> Исходный фрагмент:
В разделе ^ 4.1. Готическая эзотерика Густава Майринка изучаются механизмы того, как Майринк развертывает эзотерический поиск героем пути к самому себе. Основываясь на базовых сюжетных структурах готического мифа, Майринк модифицирует эпистемологический вектор: запретное (в готических координатах), то есть противопоказанное всем, кроме Бога, сверхзнание – знание скрытых от людей сущностных характеристик мира – у Майринка становится эзотерическим, то есть все же доступным и позволенным небольшому количеству избранных. Художественный мир Майринка нацелен, прежде всего, на концепирование не столько окружающего мира, сколько «я» человека, его духовной сферы, и в этом отношении оказывается близким духовному учению, которое рождается в точке разрастания этической составляющей мифа.

Подпараграф 4.1.1. Элементы готического мифа в художественной системе Г. Майринка начинается с рассмотрения способов разработки пространства. В романах «Голем», «Вальпургиева ночь», «Ангел западного окна» одним из главных мест действия становится Прага, предстающая городом, в котором законсервированы ужасы средневековья, полным пугающих тайн и опасностей, с запутанным и труднопостижимым пространственным устройством. В романе «Белый доминиканец» в предельной степени характерно разработана одна из важнейших черт готического хронотопа – формирование пространства родового замка как результата «накопления времени» – напластований материальных следов различных эпох.

> Задание:
Пожалуйста, верните без единого изменения отрезок исходного фрагмента от слов «В разделе ^» до слов «этической составляющей мифа.» включительно. Приведённый далее список здесь никакой роли не играет.

> Список:
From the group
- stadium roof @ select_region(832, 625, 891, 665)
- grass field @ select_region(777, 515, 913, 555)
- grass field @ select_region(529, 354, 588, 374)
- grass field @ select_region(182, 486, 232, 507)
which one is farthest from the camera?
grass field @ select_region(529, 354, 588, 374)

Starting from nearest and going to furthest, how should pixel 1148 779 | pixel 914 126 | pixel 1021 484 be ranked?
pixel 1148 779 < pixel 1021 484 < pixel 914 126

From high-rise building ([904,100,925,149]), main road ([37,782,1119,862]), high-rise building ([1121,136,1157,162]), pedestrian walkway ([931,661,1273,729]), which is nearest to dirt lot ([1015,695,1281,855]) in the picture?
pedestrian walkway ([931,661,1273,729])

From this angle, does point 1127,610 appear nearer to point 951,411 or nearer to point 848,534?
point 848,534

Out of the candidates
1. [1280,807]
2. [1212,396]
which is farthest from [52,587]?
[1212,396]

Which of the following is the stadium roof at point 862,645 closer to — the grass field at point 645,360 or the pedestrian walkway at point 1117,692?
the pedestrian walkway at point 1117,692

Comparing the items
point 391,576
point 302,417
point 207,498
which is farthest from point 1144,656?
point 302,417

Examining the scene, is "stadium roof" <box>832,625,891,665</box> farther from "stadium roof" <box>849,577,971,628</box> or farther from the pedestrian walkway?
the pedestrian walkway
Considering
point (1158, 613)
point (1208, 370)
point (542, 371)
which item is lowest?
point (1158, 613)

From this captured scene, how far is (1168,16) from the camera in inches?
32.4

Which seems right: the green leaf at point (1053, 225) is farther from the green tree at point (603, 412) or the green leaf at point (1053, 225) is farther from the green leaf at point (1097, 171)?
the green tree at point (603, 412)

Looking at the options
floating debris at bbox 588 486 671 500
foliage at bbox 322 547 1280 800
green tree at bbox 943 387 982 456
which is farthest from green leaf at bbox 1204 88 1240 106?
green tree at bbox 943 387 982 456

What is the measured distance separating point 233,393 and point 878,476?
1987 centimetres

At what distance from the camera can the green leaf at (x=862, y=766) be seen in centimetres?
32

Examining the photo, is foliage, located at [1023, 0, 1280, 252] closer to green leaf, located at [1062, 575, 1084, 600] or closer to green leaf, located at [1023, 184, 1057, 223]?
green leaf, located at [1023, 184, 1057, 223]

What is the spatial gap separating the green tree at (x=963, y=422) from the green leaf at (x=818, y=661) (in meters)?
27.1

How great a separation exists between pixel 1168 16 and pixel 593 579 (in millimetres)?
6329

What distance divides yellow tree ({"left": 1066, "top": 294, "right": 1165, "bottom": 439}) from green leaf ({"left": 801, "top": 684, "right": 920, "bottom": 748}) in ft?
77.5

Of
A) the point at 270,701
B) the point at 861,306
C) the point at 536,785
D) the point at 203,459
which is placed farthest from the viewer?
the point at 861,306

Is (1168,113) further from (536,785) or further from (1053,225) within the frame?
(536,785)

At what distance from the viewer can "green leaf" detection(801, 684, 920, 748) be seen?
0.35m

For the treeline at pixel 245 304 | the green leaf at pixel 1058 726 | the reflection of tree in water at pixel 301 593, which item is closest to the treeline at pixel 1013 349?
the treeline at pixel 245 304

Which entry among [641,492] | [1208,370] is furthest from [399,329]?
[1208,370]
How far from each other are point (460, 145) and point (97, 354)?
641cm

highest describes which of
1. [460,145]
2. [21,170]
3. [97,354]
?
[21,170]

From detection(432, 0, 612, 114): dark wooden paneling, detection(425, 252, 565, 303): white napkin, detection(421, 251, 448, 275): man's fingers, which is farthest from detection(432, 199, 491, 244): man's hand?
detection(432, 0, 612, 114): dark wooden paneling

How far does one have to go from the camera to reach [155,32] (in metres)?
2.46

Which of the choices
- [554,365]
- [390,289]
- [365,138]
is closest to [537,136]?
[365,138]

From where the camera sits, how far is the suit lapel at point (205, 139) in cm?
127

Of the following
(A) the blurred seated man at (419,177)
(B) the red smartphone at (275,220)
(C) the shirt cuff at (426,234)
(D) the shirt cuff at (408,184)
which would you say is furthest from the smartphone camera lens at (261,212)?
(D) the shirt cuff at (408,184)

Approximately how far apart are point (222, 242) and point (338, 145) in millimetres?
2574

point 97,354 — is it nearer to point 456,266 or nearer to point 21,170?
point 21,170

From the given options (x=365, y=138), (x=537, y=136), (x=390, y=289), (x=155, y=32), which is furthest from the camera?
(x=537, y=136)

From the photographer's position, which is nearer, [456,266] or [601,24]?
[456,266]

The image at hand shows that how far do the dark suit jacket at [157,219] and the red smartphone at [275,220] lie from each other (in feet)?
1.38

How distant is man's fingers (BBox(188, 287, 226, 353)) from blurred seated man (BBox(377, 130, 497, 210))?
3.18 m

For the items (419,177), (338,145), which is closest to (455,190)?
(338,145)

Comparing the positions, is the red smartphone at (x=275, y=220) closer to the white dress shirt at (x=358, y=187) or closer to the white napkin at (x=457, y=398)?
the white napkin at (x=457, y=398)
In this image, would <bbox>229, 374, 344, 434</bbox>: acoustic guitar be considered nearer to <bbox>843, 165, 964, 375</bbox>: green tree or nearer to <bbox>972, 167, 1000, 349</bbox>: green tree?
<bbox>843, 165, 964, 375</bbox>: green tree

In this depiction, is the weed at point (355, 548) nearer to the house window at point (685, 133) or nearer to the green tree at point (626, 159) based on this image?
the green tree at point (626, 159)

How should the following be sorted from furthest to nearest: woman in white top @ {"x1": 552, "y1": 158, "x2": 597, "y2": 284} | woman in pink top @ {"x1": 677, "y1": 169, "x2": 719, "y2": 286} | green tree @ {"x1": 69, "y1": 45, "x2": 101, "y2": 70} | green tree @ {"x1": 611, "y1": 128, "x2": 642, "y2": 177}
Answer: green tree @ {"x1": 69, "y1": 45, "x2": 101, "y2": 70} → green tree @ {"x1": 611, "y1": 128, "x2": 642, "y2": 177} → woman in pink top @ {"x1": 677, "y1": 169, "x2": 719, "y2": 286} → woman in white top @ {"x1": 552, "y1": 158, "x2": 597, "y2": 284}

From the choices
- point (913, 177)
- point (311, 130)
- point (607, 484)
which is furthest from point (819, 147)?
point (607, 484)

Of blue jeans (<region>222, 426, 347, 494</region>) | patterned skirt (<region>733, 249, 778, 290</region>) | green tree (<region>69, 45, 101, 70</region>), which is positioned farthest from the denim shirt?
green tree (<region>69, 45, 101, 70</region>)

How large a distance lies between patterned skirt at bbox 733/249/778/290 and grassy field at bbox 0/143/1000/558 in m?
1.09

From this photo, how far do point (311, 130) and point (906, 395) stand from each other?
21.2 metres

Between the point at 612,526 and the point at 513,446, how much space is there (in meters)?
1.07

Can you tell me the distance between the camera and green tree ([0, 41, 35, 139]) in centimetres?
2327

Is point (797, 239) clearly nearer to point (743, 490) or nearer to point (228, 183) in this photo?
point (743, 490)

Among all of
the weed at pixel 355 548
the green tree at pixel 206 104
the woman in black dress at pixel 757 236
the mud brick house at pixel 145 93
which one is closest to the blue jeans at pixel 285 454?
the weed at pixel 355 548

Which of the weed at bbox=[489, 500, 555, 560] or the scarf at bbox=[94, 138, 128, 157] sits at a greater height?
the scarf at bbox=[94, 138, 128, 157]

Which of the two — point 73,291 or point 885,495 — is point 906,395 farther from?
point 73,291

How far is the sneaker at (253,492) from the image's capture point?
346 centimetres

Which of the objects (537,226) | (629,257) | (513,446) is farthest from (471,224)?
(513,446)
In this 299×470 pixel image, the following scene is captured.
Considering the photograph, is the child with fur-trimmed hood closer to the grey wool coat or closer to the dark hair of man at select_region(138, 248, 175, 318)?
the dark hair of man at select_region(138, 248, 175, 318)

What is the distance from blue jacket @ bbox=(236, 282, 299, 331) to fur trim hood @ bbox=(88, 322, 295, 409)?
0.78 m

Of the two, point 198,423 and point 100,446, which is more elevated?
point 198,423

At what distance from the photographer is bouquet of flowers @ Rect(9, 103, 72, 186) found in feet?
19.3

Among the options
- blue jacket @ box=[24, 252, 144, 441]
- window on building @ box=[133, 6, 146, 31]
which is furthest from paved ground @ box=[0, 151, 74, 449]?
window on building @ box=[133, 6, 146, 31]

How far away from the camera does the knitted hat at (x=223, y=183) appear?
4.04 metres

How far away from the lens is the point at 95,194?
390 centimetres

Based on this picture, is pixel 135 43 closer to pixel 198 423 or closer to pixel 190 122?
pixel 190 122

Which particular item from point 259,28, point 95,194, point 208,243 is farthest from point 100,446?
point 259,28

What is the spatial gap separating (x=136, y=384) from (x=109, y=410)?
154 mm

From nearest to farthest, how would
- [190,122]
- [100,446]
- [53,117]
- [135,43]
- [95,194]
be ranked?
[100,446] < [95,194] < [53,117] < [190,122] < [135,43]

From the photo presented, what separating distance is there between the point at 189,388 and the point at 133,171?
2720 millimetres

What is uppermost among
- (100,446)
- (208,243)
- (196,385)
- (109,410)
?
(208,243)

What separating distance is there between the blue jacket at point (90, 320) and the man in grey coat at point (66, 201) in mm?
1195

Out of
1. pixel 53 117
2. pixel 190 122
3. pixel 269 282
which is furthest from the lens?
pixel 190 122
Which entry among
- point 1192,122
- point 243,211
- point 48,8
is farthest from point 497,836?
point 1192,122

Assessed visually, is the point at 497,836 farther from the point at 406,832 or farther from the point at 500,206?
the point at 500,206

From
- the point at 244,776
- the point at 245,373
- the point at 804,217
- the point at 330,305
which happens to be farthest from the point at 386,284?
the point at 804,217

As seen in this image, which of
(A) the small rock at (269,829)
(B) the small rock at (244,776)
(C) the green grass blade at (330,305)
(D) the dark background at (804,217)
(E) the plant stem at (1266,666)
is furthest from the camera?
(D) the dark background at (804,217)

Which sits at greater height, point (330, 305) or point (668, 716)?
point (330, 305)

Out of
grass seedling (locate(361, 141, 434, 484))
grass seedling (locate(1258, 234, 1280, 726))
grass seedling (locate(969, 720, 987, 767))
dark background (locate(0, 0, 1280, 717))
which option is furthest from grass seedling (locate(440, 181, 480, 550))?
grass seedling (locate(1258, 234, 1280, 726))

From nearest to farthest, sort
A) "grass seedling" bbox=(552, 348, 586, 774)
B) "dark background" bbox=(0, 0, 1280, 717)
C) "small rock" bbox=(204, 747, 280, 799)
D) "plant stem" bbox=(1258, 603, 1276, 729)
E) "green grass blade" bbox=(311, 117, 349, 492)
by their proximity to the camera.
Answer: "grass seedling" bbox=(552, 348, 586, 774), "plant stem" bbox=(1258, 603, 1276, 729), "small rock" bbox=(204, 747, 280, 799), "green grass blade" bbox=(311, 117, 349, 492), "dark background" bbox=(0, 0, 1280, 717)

> Правильный ответ:
В разделе ^ 4.1. Готическая эзотерика Густава Майринка изучаются механизмы того, как Майринк развертывает эзотерический поиск героем пути к самому себе. Основываясь на базовых сюжетных структурах готического мифа, Майринк модифицирует эпистемологический вектор: запретное (в готических координатах), то есть противопоказанное всем, кроме Бога, сверхзнание – знание скрытых от людей сущностных характеристик мира – у Майринка становится эзотерическим, то есть все же доступным и позволенным небольшому количеству избранных. Художественный мир Майринка нацелен, прежде всего, на концепирование не столько окружающего мира, сколько «я» человека, его духовной сферы, и в этом отношении оказывается близким духовному учению, которое рождается в точке разрастания этической составляющей мифа.